The problem is that Nordea Bank's forecast assumes that world salmon production will grow by 8.8% in 2018 and 7.5% in 2019. –But with Chilean salmon farming now banned from increasing stocking densities, its production will be lower in 2017, 2018 and 2019 than it was in 2014!
Consequently, Nordea's forecast assumes that Norway will carry the entire world market on its shoulders, by boosting production 9% in both 2018 and 2019. That in turn assumes that Norway –which already has higher stocking densities than Chile– will somehow use the rest of 2017 to successfully develop ways to boost the number of salmon it grows per square meter by over 15% without running into disease control problems.
Unfortunately, the latest industry reports state that not only did Norway fail to get sea lice under control, but that these production problems have spread to British salmon producing regions in Scotland. With every day that goes by, the lack of a ground-breaking innovation makes it less and less likely that Norway can achieve the following miracle: Achieve near 10% salmon output growth that it could only do before 2000, when new frontier regions were being opened.
There is also (in our opinion) a flaw in Nordea Bank's demand forecast: It does not fully appreciate the implications of Asia becoming an important driver of salmon demand. Unlike the west where salmon is widely consumed, Asian salmon consumers tend to be in the top 10% of income and wealth. –This is a consumer demographic segment that will not cut back their food purchases even when prices increase.
Thus, Nordea Bank's assumption that the high price level will destroy enough demand to balance the market may not hold true. At the very least, even if western consumers have cut back their demand for salmon, this sea food's new, wealthy growing consumer base in the Far East have a history of boosting their consumption of red meat even in the face of record high prices. There is no reason to believe they will cut back their demand for pricier salmon.
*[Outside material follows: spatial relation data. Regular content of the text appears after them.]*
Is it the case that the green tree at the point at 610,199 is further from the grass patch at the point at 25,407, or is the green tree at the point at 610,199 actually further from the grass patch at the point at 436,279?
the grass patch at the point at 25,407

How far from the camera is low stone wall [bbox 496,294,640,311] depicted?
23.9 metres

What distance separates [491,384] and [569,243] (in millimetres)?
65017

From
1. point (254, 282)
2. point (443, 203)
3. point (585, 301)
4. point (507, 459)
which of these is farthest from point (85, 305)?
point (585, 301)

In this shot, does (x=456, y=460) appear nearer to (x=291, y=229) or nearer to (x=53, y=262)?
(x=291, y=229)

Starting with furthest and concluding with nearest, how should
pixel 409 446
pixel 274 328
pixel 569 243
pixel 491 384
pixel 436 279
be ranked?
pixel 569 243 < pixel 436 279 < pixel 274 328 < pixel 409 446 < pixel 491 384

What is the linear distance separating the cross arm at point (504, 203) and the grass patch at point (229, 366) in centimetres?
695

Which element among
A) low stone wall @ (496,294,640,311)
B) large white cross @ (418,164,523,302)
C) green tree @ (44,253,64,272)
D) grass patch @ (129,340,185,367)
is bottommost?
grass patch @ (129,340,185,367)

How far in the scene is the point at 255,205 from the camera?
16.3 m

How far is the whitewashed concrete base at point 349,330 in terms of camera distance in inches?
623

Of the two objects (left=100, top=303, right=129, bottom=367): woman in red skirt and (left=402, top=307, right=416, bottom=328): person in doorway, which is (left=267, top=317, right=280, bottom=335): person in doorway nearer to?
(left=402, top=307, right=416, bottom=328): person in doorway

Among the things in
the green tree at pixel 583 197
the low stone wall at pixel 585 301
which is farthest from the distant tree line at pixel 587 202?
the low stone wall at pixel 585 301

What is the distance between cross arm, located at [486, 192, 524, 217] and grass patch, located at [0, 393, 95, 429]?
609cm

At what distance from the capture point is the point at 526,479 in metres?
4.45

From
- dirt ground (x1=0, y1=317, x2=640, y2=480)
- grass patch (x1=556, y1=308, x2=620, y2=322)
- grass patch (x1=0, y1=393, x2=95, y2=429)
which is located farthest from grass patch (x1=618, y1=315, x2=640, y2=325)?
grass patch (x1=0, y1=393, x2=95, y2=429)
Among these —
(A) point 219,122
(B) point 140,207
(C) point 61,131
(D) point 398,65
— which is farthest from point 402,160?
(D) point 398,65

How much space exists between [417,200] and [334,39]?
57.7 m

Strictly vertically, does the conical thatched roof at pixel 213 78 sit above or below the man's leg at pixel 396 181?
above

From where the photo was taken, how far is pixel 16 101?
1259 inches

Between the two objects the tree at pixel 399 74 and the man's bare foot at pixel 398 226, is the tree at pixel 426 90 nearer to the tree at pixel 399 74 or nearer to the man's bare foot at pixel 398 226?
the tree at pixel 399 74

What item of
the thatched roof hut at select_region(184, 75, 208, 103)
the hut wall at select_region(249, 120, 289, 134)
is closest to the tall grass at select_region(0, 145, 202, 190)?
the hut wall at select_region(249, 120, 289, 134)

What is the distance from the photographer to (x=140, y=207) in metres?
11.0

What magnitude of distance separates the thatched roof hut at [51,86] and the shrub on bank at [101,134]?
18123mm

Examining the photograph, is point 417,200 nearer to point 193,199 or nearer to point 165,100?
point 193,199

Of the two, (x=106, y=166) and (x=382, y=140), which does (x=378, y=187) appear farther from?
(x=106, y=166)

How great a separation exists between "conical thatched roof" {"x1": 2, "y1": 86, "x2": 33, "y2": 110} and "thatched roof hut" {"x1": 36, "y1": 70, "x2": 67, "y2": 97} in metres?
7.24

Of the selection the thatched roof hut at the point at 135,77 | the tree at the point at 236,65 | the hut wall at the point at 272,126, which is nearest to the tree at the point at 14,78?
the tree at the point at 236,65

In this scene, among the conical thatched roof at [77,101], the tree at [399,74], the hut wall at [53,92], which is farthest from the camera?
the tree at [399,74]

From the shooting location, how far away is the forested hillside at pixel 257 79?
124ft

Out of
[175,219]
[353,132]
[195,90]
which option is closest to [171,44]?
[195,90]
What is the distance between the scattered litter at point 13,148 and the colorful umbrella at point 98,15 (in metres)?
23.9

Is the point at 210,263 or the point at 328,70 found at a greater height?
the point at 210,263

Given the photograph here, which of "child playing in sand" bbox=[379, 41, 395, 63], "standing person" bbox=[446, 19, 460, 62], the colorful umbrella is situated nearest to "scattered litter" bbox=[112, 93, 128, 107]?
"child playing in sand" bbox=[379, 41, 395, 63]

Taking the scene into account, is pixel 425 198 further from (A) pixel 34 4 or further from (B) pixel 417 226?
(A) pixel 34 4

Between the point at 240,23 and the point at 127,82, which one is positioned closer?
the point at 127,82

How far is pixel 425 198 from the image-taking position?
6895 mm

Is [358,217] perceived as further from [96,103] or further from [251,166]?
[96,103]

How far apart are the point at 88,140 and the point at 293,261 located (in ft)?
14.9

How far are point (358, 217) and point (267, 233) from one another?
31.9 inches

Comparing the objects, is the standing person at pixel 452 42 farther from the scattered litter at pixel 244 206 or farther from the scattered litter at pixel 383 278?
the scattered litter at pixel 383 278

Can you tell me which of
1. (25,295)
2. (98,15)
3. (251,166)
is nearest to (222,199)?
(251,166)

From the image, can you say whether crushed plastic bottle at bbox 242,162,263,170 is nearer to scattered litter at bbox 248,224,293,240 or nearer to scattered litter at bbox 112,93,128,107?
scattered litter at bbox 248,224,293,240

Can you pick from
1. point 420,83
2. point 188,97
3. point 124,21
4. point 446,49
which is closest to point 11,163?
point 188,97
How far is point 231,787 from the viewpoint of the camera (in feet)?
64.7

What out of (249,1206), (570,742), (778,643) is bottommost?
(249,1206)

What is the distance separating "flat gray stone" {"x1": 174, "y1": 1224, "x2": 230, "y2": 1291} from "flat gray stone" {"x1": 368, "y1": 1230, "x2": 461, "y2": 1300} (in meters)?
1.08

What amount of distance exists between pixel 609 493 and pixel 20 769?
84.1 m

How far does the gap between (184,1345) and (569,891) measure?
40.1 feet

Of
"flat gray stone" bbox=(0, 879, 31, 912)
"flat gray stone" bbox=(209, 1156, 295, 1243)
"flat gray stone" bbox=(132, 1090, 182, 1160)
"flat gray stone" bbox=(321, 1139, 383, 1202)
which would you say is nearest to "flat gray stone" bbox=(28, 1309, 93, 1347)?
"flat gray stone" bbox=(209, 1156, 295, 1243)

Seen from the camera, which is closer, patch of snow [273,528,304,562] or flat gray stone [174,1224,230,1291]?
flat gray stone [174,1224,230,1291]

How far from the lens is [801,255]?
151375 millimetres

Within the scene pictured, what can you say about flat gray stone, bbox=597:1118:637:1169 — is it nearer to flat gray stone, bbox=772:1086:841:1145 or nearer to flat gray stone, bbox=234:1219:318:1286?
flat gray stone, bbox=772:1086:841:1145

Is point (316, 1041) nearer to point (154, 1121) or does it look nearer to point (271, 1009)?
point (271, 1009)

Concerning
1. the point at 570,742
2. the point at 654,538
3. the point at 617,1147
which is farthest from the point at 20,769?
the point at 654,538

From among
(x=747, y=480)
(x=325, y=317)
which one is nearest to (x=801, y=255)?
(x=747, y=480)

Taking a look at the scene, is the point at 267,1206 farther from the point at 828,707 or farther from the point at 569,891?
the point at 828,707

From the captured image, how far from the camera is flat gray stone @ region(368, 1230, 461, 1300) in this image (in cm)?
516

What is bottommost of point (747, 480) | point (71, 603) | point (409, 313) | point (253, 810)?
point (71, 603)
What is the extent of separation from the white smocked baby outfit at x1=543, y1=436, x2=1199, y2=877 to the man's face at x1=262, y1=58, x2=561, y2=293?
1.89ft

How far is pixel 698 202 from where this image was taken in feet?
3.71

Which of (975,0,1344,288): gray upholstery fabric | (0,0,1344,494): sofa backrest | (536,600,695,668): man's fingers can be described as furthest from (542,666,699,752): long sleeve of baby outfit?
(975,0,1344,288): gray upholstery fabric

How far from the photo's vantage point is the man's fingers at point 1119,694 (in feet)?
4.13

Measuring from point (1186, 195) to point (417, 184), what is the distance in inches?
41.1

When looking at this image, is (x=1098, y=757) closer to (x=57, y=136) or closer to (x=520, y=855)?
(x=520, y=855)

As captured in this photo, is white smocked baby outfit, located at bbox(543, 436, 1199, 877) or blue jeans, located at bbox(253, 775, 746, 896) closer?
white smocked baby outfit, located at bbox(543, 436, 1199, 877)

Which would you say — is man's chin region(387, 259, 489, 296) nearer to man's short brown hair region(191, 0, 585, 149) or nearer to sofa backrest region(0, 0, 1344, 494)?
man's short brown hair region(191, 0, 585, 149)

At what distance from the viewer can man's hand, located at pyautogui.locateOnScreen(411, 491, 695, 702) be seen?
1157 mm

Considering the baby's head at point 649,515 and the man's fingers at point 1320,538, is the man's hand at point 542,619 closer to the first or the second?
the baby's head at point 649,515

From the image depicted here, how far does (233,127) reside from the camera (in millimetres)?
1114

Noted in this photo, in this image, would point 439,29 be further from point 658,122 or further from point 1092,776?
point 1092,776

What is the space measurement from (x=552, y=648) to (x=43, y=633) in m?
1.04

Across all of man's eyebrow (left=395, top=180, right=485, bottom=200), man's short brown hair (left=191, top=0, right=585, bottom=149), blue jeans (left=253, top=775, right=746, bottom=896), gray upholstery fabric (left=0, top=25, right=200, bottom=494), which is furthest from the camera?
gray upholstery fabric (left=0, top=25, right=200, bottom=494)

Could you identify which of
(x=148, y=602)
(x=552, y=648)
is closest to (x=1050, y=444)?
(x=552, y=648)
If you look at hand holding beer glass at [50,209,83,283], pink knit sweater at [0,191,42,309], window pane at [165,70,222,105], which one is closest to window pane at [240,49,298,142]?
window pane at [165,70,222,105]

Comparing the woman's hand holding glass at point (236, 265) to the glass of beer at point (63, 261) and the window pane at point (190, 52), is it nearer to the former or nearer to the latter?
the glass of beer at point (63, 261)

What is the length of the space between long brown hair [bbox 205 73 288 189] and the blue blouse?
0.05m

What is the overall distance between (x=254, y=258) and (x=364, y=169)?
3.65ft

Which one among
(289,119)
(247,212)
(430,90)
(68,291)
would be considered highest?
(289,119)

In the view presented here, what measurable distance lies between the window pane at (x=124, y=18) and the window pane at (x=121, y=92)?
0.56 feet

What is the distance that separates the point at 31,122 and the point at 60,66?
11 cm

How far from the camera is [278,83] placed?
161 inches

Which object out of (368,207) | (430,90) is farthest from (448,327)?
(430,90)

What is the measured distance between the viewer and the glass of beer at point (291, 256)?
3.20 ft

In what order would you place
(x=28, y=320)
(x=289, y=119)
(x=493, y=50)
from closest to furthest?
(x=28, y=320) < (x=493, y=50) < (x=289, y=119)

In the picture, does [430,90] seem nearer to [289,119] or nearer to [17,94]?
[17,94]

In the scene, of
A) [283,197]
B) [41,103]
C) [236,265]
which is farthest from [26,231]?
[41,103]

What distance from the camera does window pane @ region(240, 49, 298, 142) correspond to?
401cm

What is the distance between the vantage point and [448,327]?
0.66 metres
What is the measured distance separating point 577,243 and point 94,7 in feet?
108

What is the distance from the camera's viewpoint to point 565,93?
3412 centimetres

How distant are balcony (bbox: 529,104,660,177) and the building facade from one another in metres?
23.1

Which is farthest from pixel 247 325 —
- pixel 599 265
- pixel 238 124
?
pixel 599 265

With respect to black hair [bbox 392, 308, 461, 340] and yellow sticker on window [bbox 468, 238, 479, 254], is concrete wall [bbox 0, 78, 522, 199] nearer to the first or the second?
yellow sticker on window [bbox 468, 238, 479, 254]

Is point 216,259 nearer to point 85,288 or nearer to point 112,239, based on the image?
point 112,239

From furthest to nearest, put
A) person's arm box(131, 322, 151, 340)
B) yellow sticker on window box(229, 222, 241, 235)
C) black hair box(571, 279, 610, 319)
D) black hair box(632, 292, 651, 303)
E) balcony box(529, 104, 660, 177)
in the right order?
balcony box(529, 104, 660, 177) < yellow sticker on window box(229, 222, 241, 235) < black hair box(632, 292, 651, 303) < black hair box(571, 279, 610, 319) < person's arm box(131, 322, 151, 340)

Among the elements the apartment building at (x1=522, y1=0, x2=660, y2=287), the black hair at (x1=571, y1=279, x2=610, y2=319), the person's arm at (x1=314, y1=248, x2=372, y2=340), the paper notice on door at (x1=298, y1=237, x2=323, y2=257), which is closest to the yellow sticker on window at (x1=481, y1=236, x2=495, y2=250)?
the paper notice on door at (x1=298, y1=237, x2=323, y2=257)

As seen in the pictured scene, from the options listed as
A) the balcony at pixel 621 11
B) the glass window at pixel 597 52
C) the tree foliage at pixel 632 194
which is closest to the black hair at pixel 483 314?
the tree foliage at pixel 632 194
Given that Nordea Bank's post 2017 supply forecast is overly optimistic and its demand prediction appear overly pessimistic, it stands to reason that after taking a breather and trading in the NOK51/kg to NOK66/kg range in 2017, salmon, while not hyperinflating as badly as before, will continue see its price floor rise towards the NOK60/kg level.
From a longer-term perspective, the problems with disease outbreaks, stocking densities and falling omega 3 fat levels all point to the same conclusion: After liberating us from the limited supply of salmon that could be caught from the sea, farmed salmon is now facing chronic, critical resource constraints of its own.